In that case, I apologize for the misunderstanding. Of course, the video output would still need a buffer just like every other I/O device. And that is, of course, minuscule compared to the amount of ram that goes on a video card when it is, as currently, so much more than an I/O device. Before GPUs went onboard, video cards were carrying about 8-16MB framebuffers for uncompressed data.
It is worth noting, however, that the concept you coined as "dual outputs" is essentially how most system-on-a-chip devices work. I/O devices are simply mapped to a specific address in main memory, and that's their buffer. I cannot vouch for their use in more performant devices, but I'm sure it's not unheard of. In this case, its quite undesirable. Video output should be just a normal I/O operation...just with higher bandwidth requirements than ethernet or firewire. In keeping the normal I/O device philosophy, the CPU can do software rendering to the video card's framebuffer without a dedicated GPU, or delegate that task to one. Thankfully, the cache size needed for the framebuffer is considerably less than 36MB even for triple buffering, because it uses good compression algorithms to store the frames.

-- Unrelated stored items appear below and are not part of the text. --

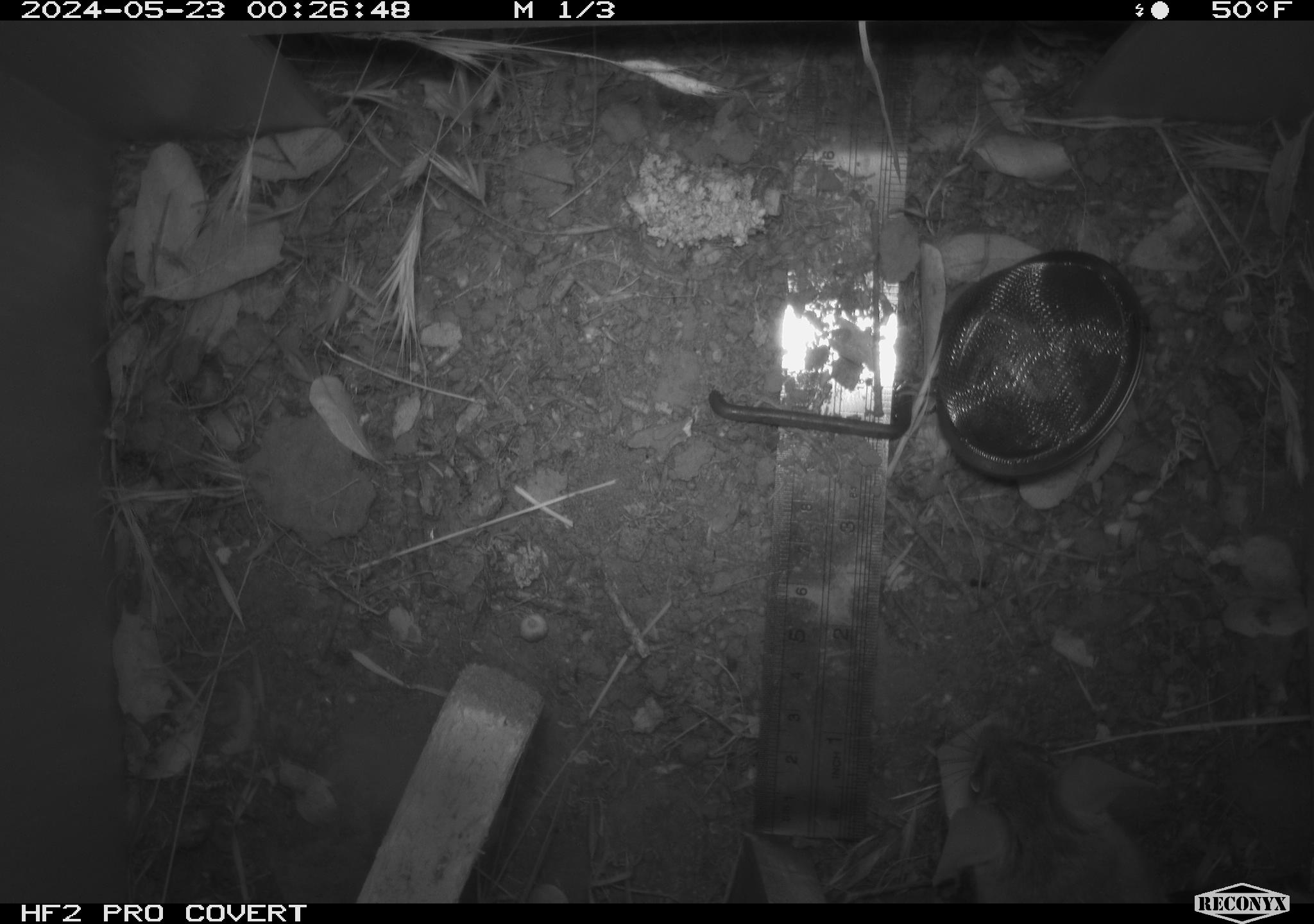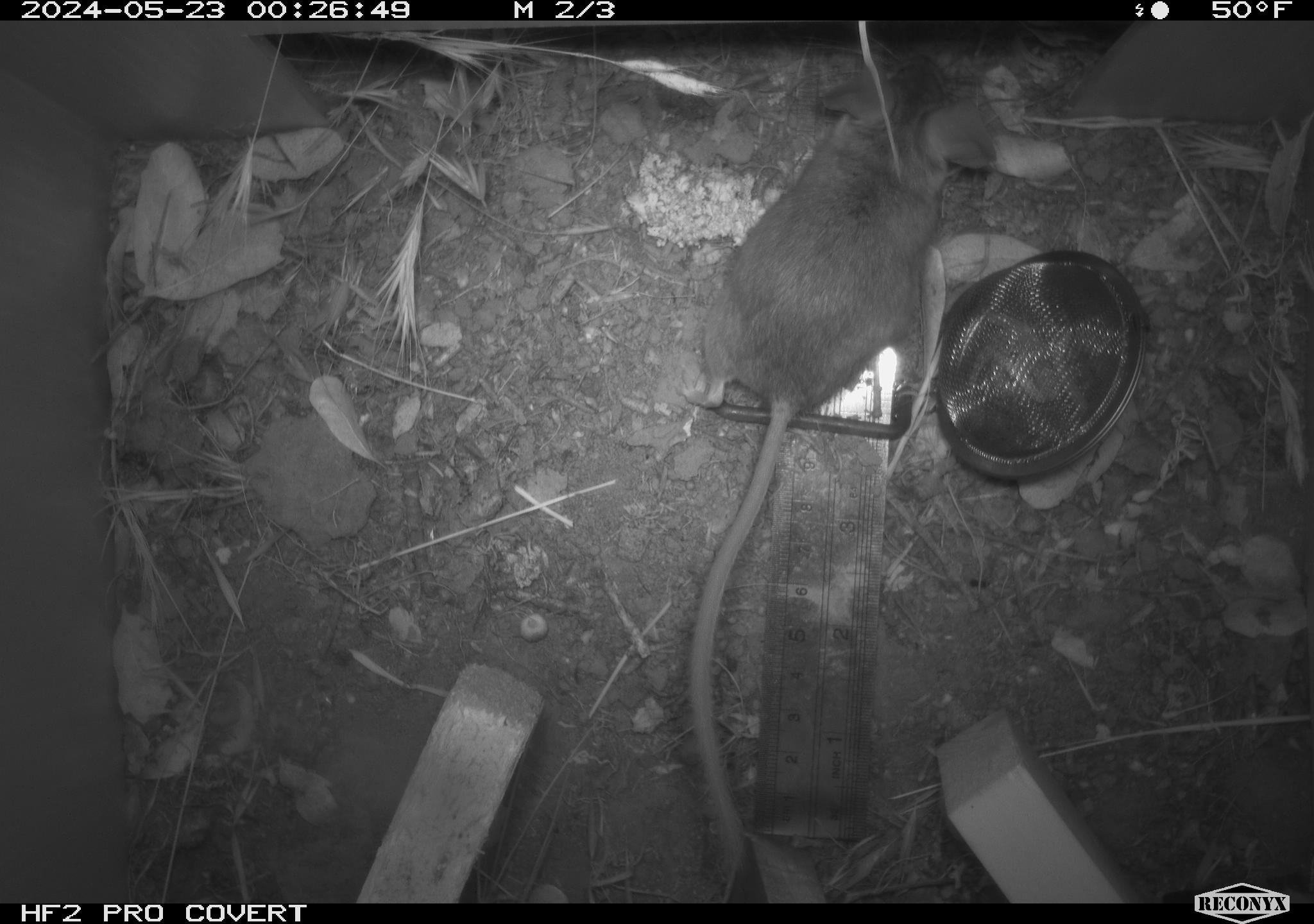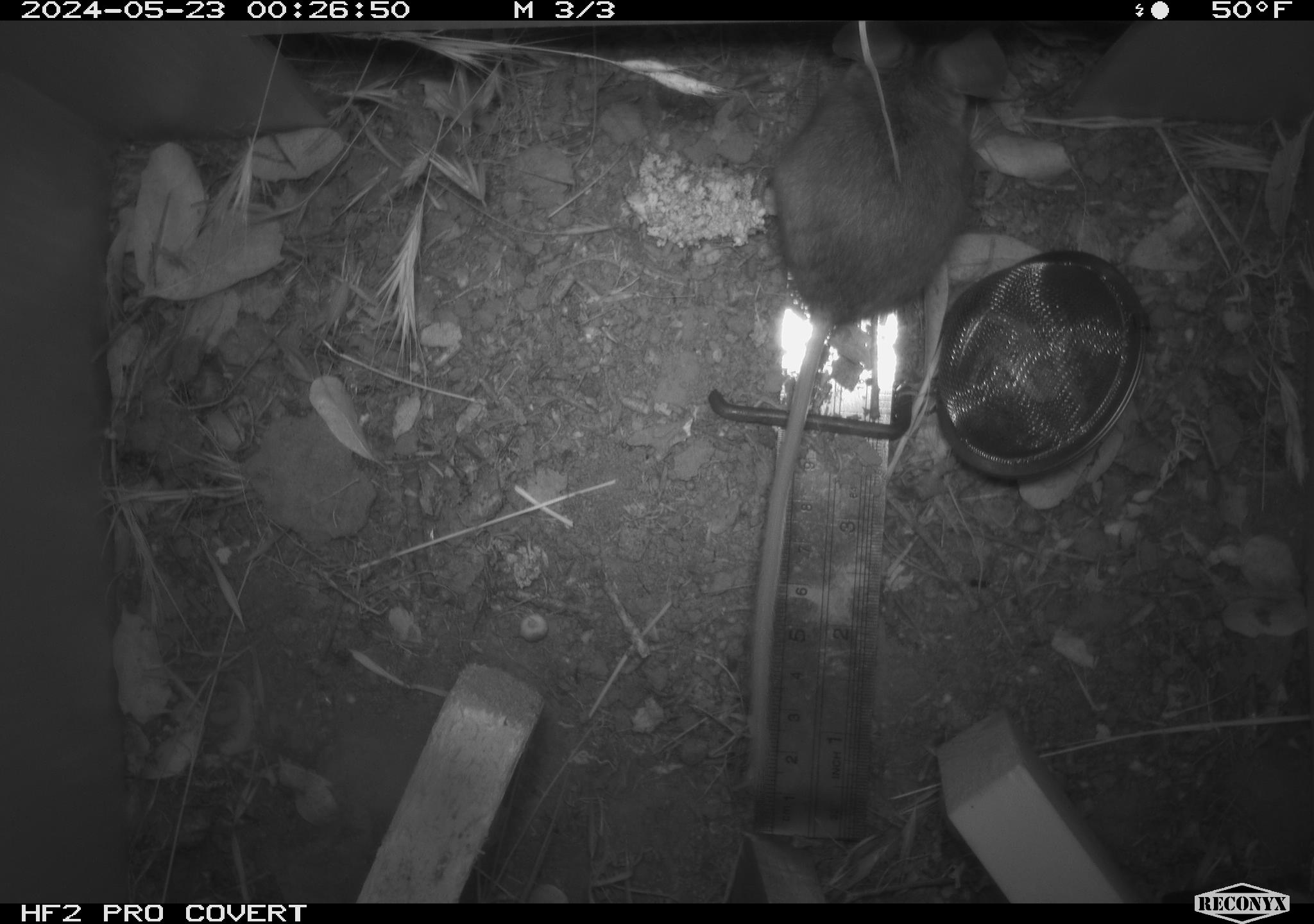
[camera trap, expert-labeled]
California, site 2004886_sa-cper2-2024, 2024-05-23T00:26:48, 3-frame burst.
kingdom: Animalia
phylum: Chordata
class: Mammalia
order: Rodentia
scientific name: Rodentia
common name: rodent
Rodent (Rodentia).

To reduce bandwidth requirements, it would be a good idea to standardize the compression (and keep it softcoded for upgradeability through firmware), allowing lower bandwidth requirement between the processor cluster and the video output. Uncompressed data throughput for 60fps at your mentioned resolution would be ~2GBps...more than even the best GPUs today can handle on top of the other memory accesses they require.

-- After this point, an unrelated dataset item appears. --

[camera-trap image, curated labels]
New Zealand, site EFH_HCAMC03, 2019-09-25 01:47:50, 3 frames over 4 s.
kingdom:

I'm also thinking about dual GPUs working in tandem for the same output, so a dedicated I/O buffer still makes the most sense there too (rendering alternate frames would be the most easily implemented method currently in use)...and I'm rambling again, for which I apologize. I know, I know...I should start a weblog so that everyone who cares can gather in one place and criticize me all at once.:P I have to stop now.
That's a rather short-sighted point. Everything, CPU especially, benefits from faster memory access just as much as does the CPU, and applying the current technology that is invested in dedicated GPU memory solutions across the whole system has a performance impact upper bound of O(c). I seriously doubt that GPU+Physics hungry processing will ever account for less than two thirds of overall memory I/O (barring large file transfers, network services, and other things that do not go alongside rendering/physics hungry operations).
It's a one time performance hit with an everlasting performance payoff. If you have a hard time seeing the potential payoff, consider the new nVidia processors, and the benefit they would receive from higher bandwidth inter-processor communication for that shiny new API that offloads more vector hungry work for non-rendering purposes. A GPU as an actual standalone specialized processor has radically higher potential than a system that was inherently designed to have data dumped on it and never seen again.
To gain further perspective, recall that we're cutting GPU performance by considerably less than one half. Even when all physical limitations have been reached, bandwidth can be doubled by doubling data bus width. Bandwidth is bound by a constant too, and it's a bigger one than the inverse of the one-time performance hit. Latency is not even an issue, as it would not even be affected, so long as each processor socket gets its own channel of data access, capable of operating simultaneously on mutually exclusive memory spaces (worst case:latency would then be doubled and bandwidth halved on threadlocked data thrashing between processors, which is still a far cry better than communicating across PCIe). Now as adding channels is effectively doubling data bus width, it would be more reasonable to expect one socket to have a dedicated memory channel, and another shared between remaining sockets...with the intention that the most important function (GPU for games or other rendering tasks) would get the dedicated socket. AMD's onboard northbridge could seem like a problem, but in fact, it's actually a minor detail of implementation. The "master processor" could easily be responsible for forwarding additional channels of memory I/O to other devices and enforcing data consistency...that's not exactly a new job for it. In fact, the system I'm describing is radically simpler and more direct than the one currently in use, provided multiprocessor capability is already present (which it is). This may seem more complicated, but only because I got somewhat wrapped up in expressing some of the inane details explicitly.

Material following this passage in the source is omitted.